I’m looking for a pen-pal sort of friendship with another woman! Someone who we can vent to each other and talk about silly things with. I don’t have many friends in my life and I always feel judged.


----------



## Chaotic (Jul 6, 2013)

Why do you always feel judged?


----------



## EleGirl (Dec 3, 2011)

Sunnshine said:


> I’m looking for a pen-pal sort of friendship with another woman! Someone who we can vent to each other and talk about silly things with. I don’t have many friends in my life and I always feel judged.


I assume you are a woman, is that correct?

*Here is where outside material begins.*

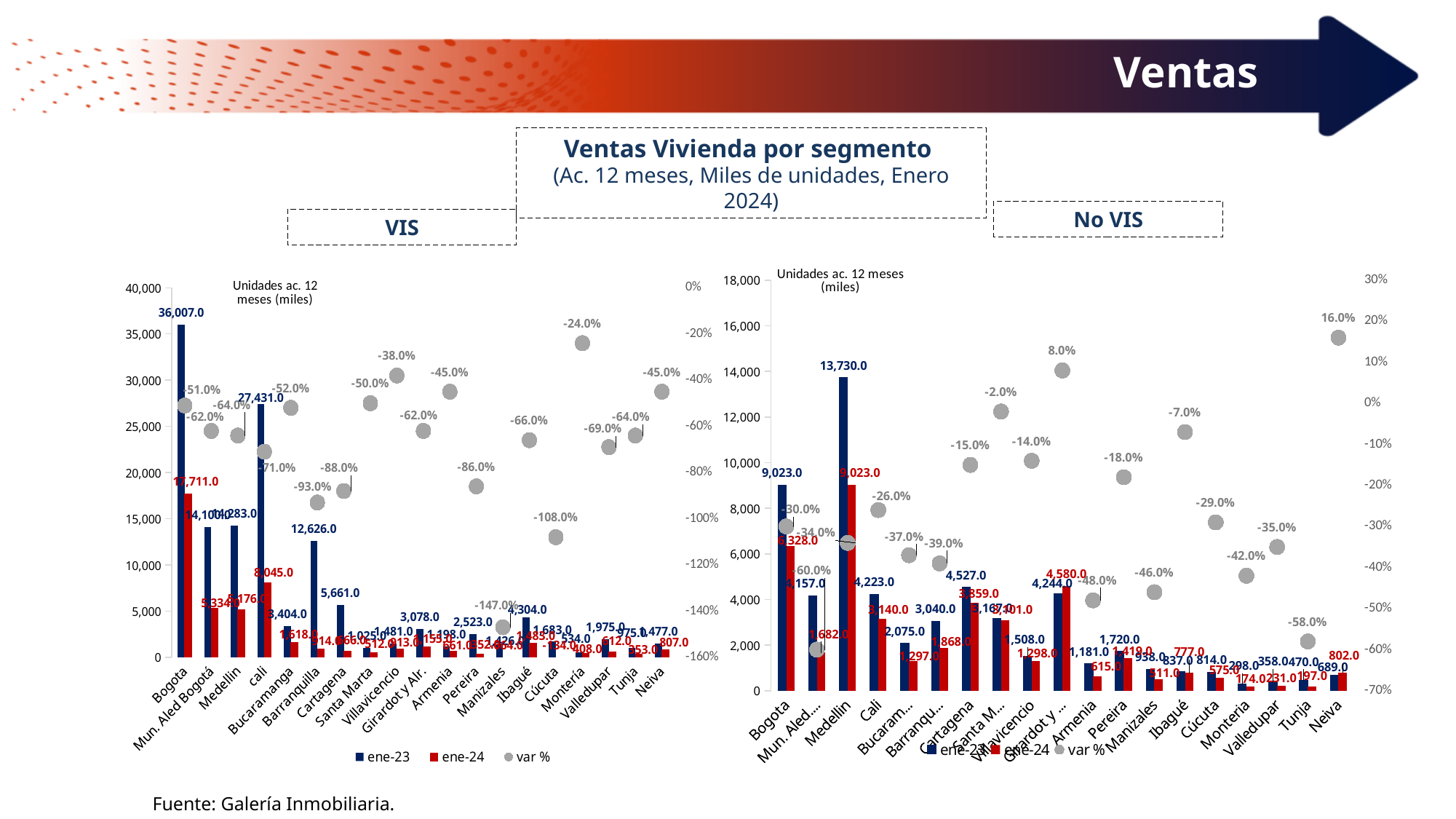
In the No VIS chart, which city has the highest ene-23 value? Medellin In the VIS chart, which city has the highest ene-23 value? Bogota In the No VIS chart, which is larger for Girardot y ..., the ene-23 value or the ene-24 value? ene-24 In the No VIS chart, what is the difference between the ene-23 and ene-24 values for Cartagena? 668.0 In the VIS chart, what is the ene-24 value for cali? 8,045.0 In the VIS chart, what is the var % for Barranquilla? -93.0% In the VIS chart, what is the difference between the ene-23 and ene-24 values for Bogota? 18,296.0 How many series does the legend of the VIS chart list? 3 In the No VIS chart, what is the ene-23 value for Medellin? 13,730.0 In the VIS chart, what is the ene-23 value for Bogota? 36,007.0 In the No VIS chart, what is the var % for Neiva? 16.0% What kind of chart is the No VIS chart? Bar chart with a line/dot series for var %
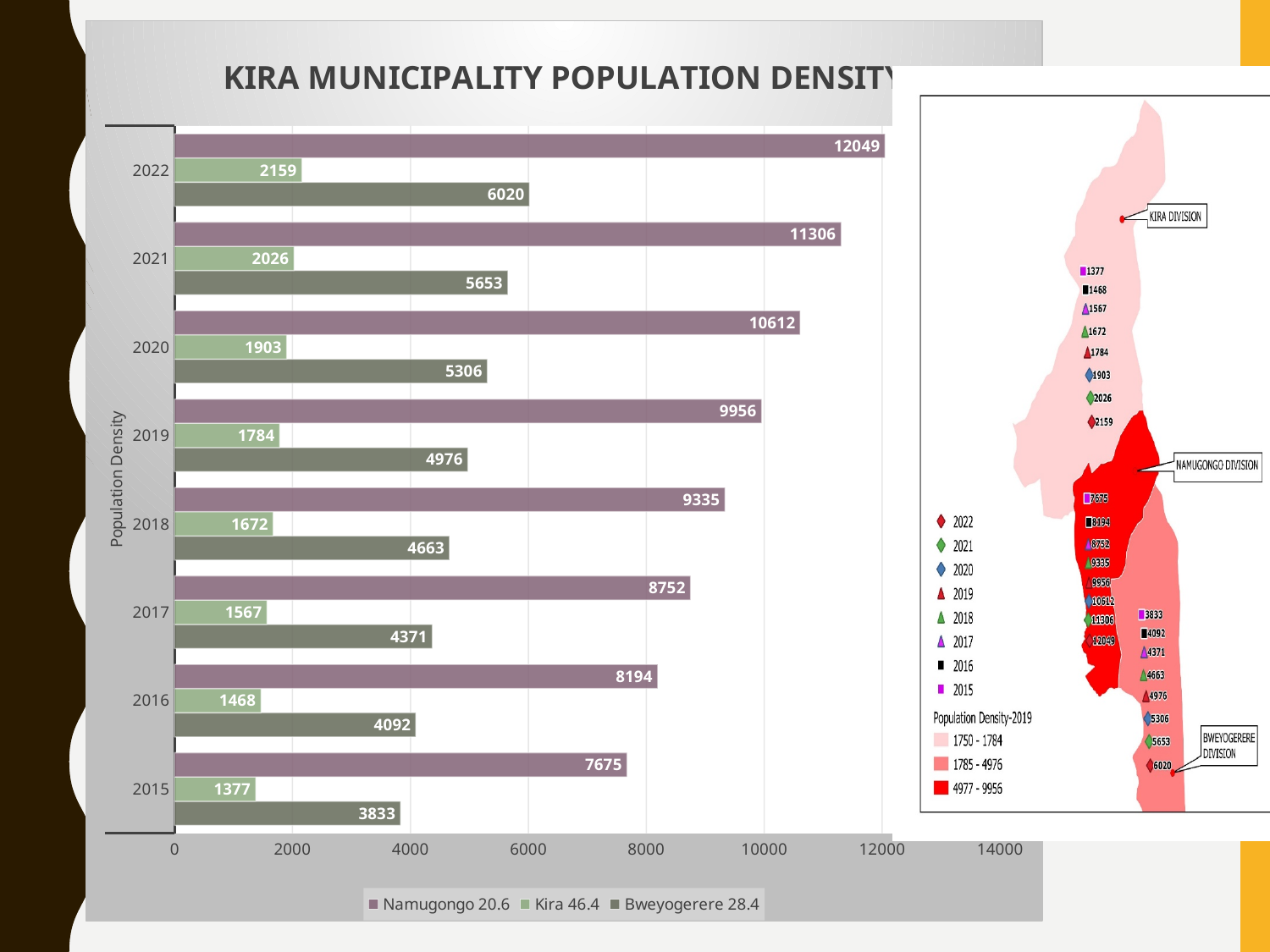
What is the population density value for Namugongo in 2022? 12049 In which year is the Namugongo value highest? 2022 How many series does the legend list? 3 Do the Kira values rise or fall from 2015 to 2022? rise Is the Namugongo value for 2019 greater or less than 8000? greater What kind of chart is shown on the slide? bar chart What is the population density value for Kira in 2015? 1377 What is the population density value for Bweyogerere in 2019? 4976 How many years are shown on the chart? 8 What is the difference between the Namugongo values for 2022 and 2021? 743 Which is larger in 2020: the Kira value or the Bweyogerere value? Bweyogerere In which year is the Bweyogerere value lowest? 2015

You can post here on TAM and you will make a lot of friends. You can also post to people and provide support to them.


----------



## TexasMom1216 (Nov 3, 2021)

Sunnshine said:


> I’m looking for a pen-pal sort of friendship with another woman! Someone who we can vent to each other and talk about silly things with. I don’t have many friends in my life and I always feel judged.


😍 Not always


----------



## Anastasia6 (May 28, 2017)

EleGirl said:


> I assume you are a woman, is that correct?
> 
> You can post here on TAM and you will make a lot of friends. You can also post to people and provide support to them.


TAM is not where I'd go for support as a woman. I mean really you think this environment is woman friendly?


----------



## D0nnivain (Mar 13, 2021)

@Sunnshine 

It sounds like you are lonely. Asking for pen pal friends on an international message board may not be the best solution. Do post & get to know the people around here. If something develops organically great but you will still be engaged by being part of the community even if its not one on one. 

Why are you seeking an OL pen pal rather than a real friend who you can see & talk to? Do you have any old friends from school with whom you can reconnect? Yesterday I got a call from a woman I hadn't spoken to in 7 years. I was happy to hear from her. Do you have hobbies or neighbors who can bring you into contact with potential friends?


----------



## DownByTheRiver (Jul 2, 2020)

Yes. I'd suggest you go out and do things you enjoy, hobbies, sports, activities and meet real people, as well as coming here. Friends you meet in real life through a common interest are the ones who stick.


----------



## Openminded (Feb 21, 2013)

You could end up catfished so I wouldn’t recommend that.


----------



## D0nnivain (Mar 13, 2021)

@Sunnshine

It is possible to make friends on boards like this. For example, DownByTheRiver and I are friends but we have never met. We live on opposite sides of the country. We correspond on this board & through the PM feature. I followed her here from another board. So you will find people with whom you click but as much as I like DownByTheRiver and appreciate her insights, I don't get the same emotional fulfillment from our interactions as I do from the friends who I can see & spend time with IRL. Does that make sense? 

How can we help you make fulfilling friendships?


----------